■ **To be done**
Can you format the material from the line with "How far is the point" through the end as a numbered list, with blank lines dropped and the pictures left out?

■ **Records for the task**
= = = = =

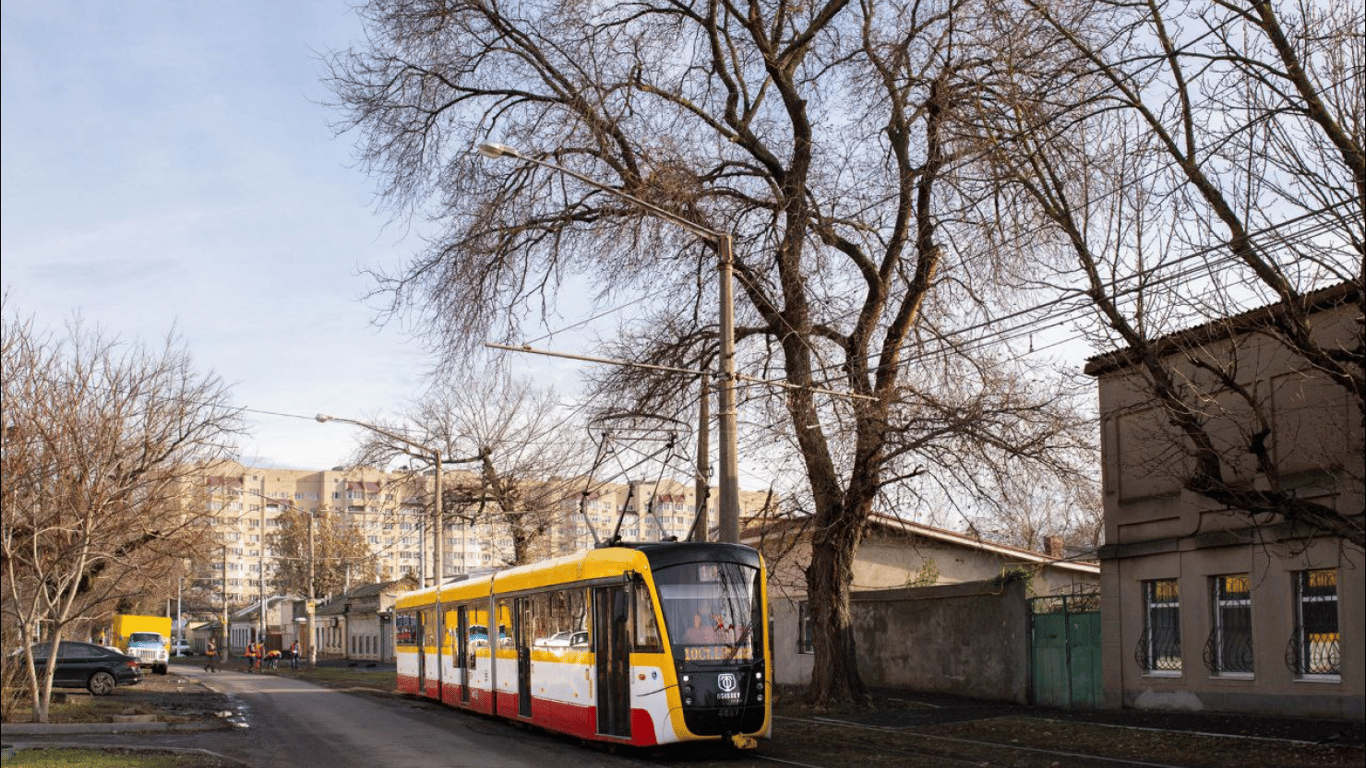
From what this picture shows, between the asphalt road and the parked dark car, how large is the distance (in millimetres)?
7021

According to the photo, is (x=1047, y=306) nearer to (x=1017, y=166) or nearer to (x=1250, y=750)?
(x=1017, y=166)

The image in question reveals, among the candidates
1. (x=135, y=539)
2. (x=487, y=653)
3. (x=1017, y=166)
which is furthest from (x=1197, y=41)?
(x=135, y=539)

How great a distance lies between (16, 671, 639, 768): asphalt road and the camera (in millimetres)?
18328

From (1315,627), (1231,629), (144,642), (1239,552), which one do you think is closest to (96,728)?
(1231,629)

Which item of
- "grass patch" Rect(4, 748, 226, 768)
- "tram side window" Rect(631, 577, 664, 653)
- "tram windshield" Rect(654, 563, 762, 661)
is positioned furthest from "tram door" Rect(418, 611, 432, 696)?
"tram windshield" Rect(654, 563, 762, 661)

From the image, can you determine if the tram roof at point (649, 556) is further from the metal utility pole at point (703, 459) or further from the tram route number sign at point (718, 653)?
the metal utility pole at point (703, 459)

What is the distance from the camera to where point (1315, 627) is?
1908 cm

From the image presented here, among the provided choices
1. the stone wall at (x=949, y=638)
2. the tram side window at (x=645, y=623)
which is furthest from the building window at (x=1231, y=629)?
the tram side window at (x=645, y=623)

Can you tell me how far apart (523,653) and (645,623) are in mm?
5776

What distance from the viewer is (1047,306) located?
19.1 m

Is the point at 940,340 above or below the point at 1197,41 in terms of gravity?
below

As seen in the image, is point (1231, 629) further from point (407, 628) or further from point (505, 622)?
point (407, 628)

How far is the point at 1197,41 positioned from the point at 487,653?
56.4ft

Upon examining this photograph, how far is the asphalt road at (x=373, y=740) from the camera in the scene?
1833cm
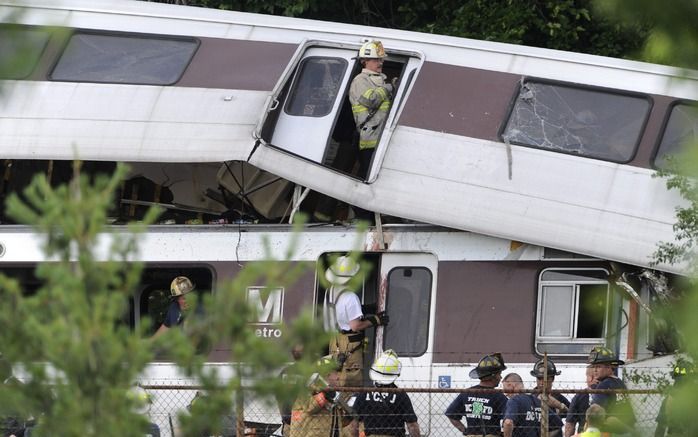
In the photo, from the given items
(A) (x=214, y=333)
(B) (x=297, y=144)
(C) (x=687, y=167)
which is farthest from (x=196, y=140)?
(C) (x=687, y=167)

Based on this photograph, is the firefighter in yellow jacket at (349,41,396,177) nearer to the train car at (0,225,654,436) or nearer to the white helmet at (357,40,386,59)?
the white helmet at (357,40,386,59)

= = = = =

■ **Response to the task**
1. How far is the point at 1197,41 positioned from the point at 487,653?
2. 56.4ft
3. Upon examining this photograph, how far is the asphalt road at (x=373, y=740) from the camera in the scene?
4. 1833cm
5. In the photo, from the given items
6. (A) (x=214, y=333)
7. (B) (x=297, y=144)
8. (C) (x=687, y=167)
9. which is farthest from (x=196, y=140)?
10. (C) (x=687, y=167)
11. Based on this photograph, is the firefighter in yellow jacket at (349,41,396,177) nearer to the train car at (0,225,654,436) or nearer to the white helmet at (357,40,386,59)?
12. the white helmet at (357,40,386,59)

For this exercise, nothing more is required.